Andreas M. "Clarence" Schneider

Comment 21

•

23 years ago

Actually, Mozilla strips whitespace from the ends of *every* HTML attribute:
http://lxr.mozilla.org/seamonkey/source/content/html/document/src/nsHTMLContentSink.cpp#709
But the list of whitespace chars contains only '\n', '\t', '\r' and '\b'.

Andreas M. "Clarence" Schneider

Comment 22

•

23 years ago

The patch in attachment 47271 [details] [diff] [review] to bug 95754 fixes this bug too.

Moied

Updated

•

23 years ago

QA Contact: bsharma → moied

R.K.Aa.

Comment 23

•

23 years ago

*** Bug 104571 has been marked as a duplicate of this bug. ***

R.K.Aa.

Comment 24

•

23 years ago

*** Bug 107352 has been marked as a duplicate of this bug. ***

Jerry Baker

Comment 25

•

23 years ago

Mass removing self from CC list.

Jerry Baker

Comment 26

•

23 years ago

Now I feel sumb because I have to add back. Sorry for the spam.

Susie Wyshak

Comment 27

•

23 years ago

Attencion: This bug has not received enough visibility.

It is affecting some key AOL & parter sites, which we have evangelized in the
meantime but are an indicator that it could be prolific. 

 - http://www.atlantic-records.com/ (thumbnails)
 - http://www.mimiessentials.com (product thumbnails)
 - http://www.metlife.com (menu images)

Can we please beef up the priority?

URL: http://www.metlife.com, http://www.mi...

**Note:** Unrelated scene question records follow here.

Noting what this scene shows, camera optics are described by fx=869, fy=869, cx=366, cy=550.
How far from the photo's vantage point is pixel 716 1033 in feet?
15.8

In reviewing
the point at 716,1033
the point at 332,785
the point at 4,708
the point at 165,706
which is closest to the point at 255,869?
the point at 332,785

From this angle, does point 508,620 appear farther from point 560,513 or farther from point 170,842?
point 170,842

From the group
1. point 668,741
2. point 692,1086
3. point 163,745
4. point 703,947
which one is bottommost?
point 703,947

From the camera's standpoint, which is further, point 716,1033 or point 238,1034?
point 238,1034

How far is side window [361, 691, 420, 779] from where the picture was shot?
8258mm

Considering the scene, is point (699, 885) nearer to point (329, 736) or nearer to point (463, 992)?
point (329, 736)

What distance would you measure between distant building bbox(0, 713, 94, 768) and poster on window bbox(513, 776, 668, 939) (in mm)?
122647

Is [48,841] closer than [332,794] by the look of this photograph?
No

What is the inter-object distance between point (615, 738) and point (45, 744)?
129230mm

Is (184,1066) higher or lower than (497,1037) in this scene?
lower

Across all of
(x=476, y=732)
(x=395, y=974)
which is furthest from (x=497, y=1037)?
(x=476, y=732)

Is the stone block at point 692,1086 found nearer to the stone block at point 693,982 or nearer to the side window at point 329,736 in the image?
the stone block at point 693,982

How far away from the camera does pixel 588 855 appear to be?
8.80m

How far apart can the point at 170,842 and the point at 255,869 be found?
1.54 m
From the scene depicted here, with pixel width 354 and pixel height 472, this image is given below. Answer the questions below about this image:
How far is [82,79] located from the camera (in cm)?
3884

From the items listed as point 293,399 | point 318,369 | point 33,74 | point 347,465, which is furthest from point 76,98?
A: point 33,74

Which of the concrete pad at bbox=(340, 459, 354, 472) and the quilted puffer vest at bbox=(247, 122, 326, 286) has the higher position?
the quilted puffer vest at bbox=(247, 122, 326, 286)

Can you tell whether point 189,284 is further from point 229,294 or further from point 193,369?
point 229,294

Keywords: nsbeta1, topembed

Susie Wyshak

Comment 28

•

23 years ago

Tracking broken sites in bugscape 14779

Whiteboard: [bugscape 14779 ]

Heikki Toivonen (remove -bugzilla when emailing directly)

Comment 29

•

23 years ago

I don't think those sites Suzie listed describe this bug. Those sites have
problems with images: leading/trailing spaces in src attribute value. I somehow
think I've seen a bug about that before and I am almost sure it has been fixed
at some point as well. Anyone find it? I believe the img src issue should be
fixed in the img element code or possibly in image loader code. Not in parser in
my opinion.

Heikki Toivonen (remove -bugzilla when emailing directly)

Comment 30

•

23 years ago

I think the fix might need to go into nsHTMLImageElement::SetSrcInner().

Susie Wyshak

Comment 31

•

23 years ago

Bclary believes bug 87894 is causing the bugs in comment #27. So THAT's the one
we woud like fixed by rtm :-)

Jaime Rodriguez, Jr.

Comment 32

•

23 years ago

Removing [bugscape 14779 ] and nsbeta1 nomination as this bug was mistakedly
marked as the 'cause for problems with images: leading/trailing spaces in src
attribute value.

Keywords: nsbeta1

Whiteboard: [bugscape 14779 ]

harishd

Assignee

Comment 33

•

23 years ago

>I don't think those sites Suzie listed describe this bug. Those sites have
>problems with images: leading/trailing spaces in src attribute value.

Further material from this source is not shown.